Or, maybe we could submit the artifacts to the web portal and the portal
would allow us to login and vote on whether we deem it worthy of publishing?
We could maybe require a minimum number of votes.  Once it reaches a certain
status (minimum number of +1s or something), the infrastructure team is
notified (via email) or it shows up on their screen as something they need
to address.  Then, they can take the artifacts, give the ASF stamp of
approval (sign them) and publish them to the appropriate place.  Basically,
it'd be a workflow system.  

-----Original Message-----
From: James Carman [mailto:[EMAIL PROTECTED] 
Sent: Friday, March 03, 2006 8:17 AM
To: 'Jakarta Commons Developers List'; [EMAIL PROTECTED]
Subject: RE: [all] jar signing with jarsigner

I would say that having the infrastructure team, or some other team, do the
signing might be a good idea.  Maybe there could be a mechanism for us to
login through some web portal and request that certain files be signed and
"published" rather than doing it ourselves.  Having a jar signed by The
Apache Software Foundation (and publishing the ASF certificate) would
definitely make it easier for users to make up security policies which
allows them to "trust" the code that comes from us (like giving HiveMind the
ability to create classes on the fly using Javassist in application
servers).  

-----Original Message-----
From: Paul Libbrecht [mailto:[EMAIL PROTECTED] 
Sent: Friday, March 03, 2006 3:56 AM
To: Jakarta Commons Developers List
Subject: Re: [all] jar signing with jarsigner

As far as I could see such a thing... jar signing would need to happen 
on Apache server... using some Apache private key... right ?
Maybe this is a first issue ?
How would you go to ensure that such a private key is not hacked or copied ?
Let infrastructure team do the signing ?

I suppose that, with Java Web Start, the jar-signing mechanism may 
request at least one authorization for each signing key...

paul

Sandy McArthur wrote:
> The discussion on signing releases with PGP led me to wonder why jar's
> aren't signed with the jarsigner tool?
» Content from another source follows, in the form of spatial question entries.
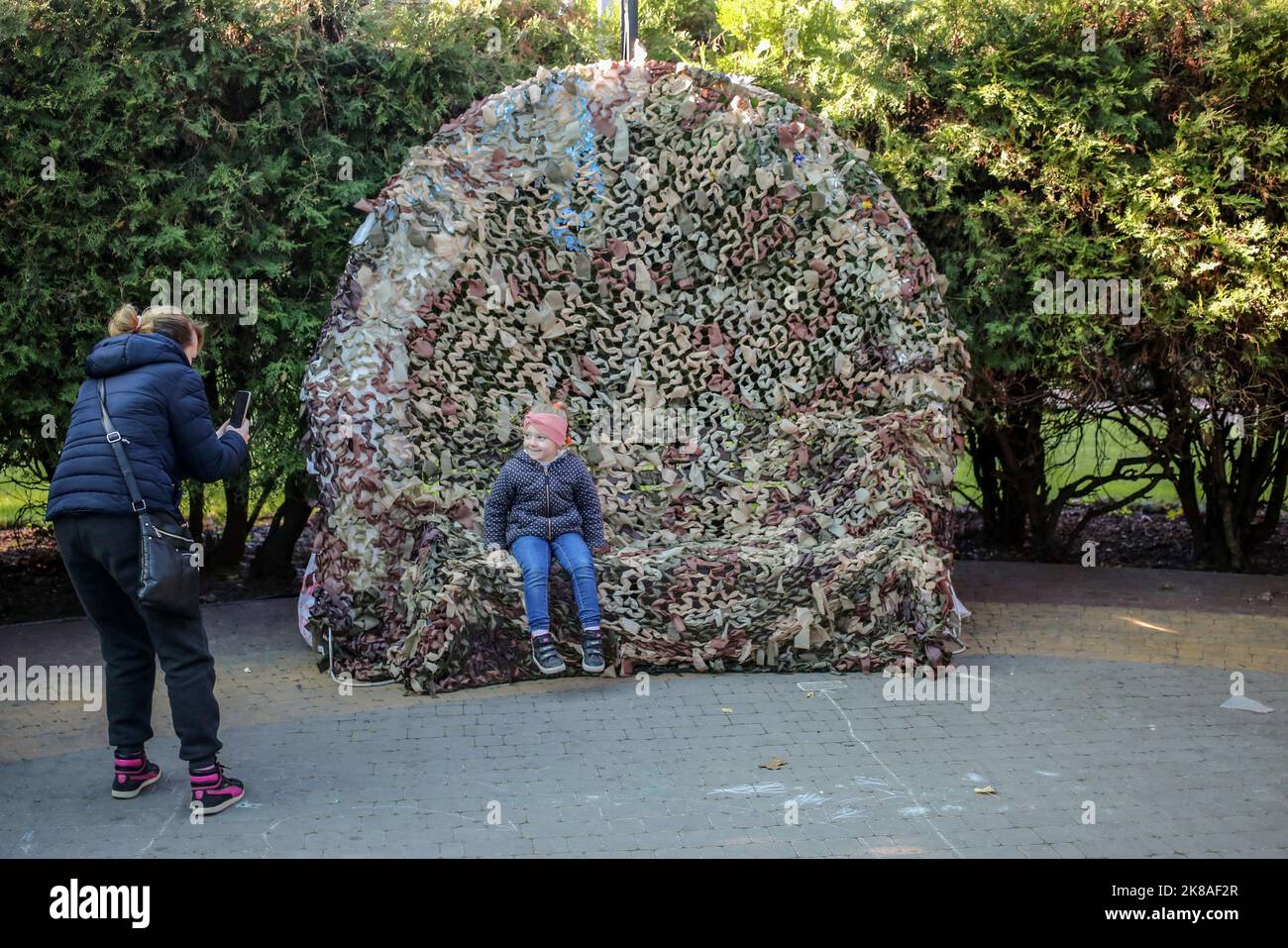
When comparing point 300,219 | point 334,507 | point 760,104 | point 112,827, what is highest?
point 760,104

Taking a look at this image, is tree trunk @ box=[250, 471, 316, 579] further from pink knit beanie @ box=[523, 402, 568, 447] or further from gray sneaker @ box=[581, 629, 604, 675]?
gray sneaker @ box=[581, 629, 604, 675]

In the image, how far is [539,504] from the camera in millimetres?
6242

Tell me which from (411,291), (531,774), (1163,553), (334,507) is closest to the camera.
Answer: (531,774)

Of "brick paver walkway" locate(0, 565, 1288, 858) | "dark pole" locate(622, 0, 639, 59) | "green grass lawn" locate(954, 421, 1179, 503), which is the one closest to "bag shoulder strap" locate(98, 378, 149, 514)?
"brick paver walkway" locate(0, 565, 1288, 858)

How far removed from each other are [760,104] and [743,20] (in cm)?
165

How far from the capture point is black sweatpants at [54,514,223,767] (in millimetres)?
4500

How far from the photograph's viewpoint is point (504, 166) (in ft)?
23.0

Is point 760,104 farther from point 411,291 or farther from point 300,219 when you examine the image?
point 300,219

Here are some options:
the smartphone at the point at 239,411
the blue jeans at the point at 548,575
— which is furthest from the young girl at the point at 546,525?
the smartphone at the point at 239,411

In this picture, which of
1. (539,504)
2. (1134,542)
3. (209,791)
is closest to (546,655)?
(539,504)

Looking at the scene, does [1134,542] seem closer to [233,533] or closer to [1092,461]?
[1092,461]

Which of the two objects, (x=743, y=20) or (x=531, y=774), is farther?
(x=743, y=20)

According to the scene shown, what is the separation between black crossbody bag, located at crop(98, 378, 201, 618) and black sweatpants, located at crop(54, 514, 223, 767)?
0.07 metres

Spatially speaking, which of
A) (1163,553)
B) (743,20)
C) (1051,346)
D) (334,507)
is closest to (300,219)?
(334,507)
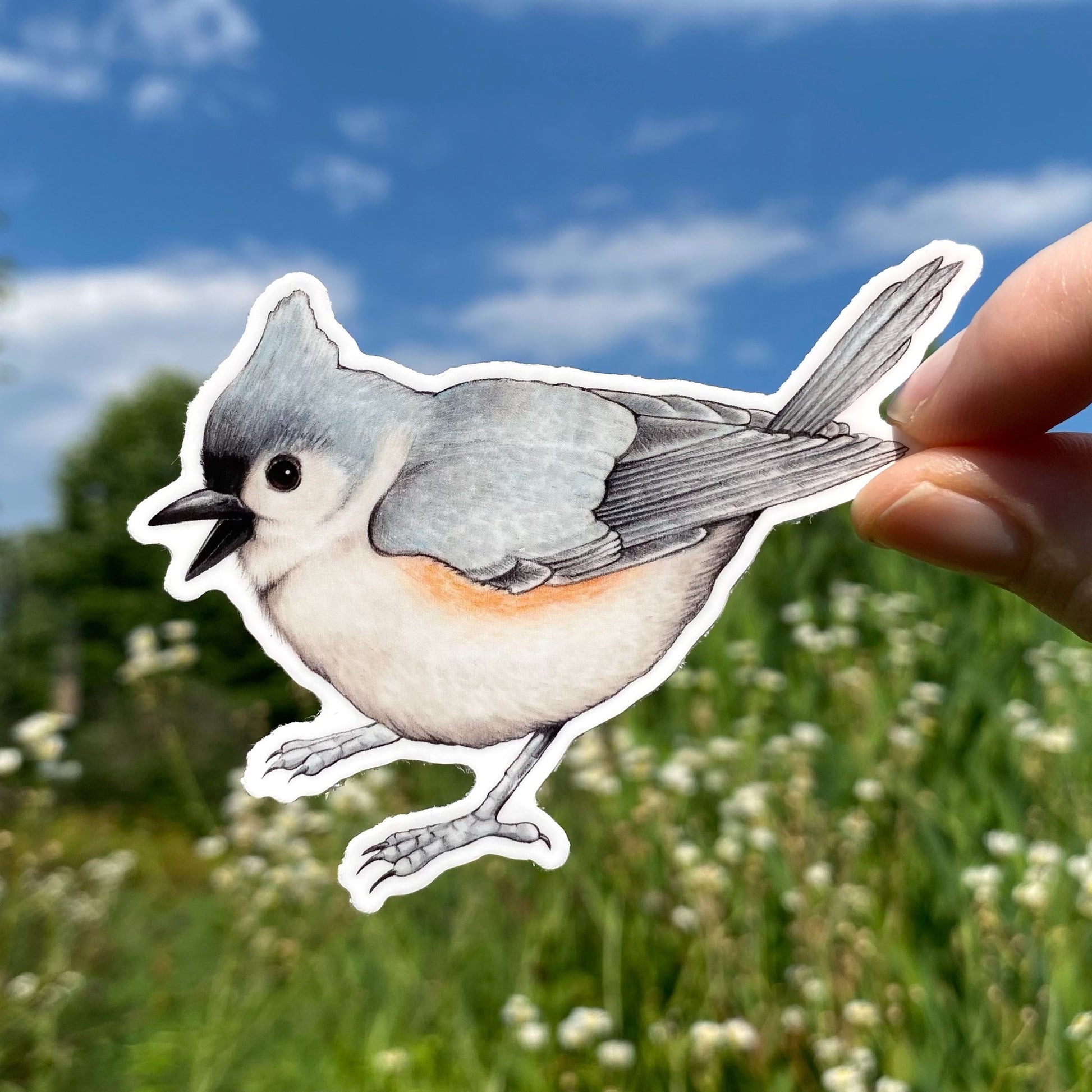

As Java centric as Jakarta is,
> now that I think about it, it seems kind of strange that the "java
> way" of signing code isn't used. I'm not suggesting replacing the PGP
> sigs on releases, jarsigner doesn't do much with tarballs.
>
> Eg: having HttpClient signed would let an admin express with the Java
> security model that a web app cannot open sockets unless it's being
> made by an official version of HttpClient. Or that a webapp cannot
> create temp files except by a signed FileUpload lib.
>
> http://java.sun.com/docs/books/tutorial/security1.2/toolsign/
> http://java.sun.com/j2se/1.3/docs/tooldocs/solaris/jarsigner.html
> --
> Sandy McArthur
>
> "He who dares not offend cannot be honest."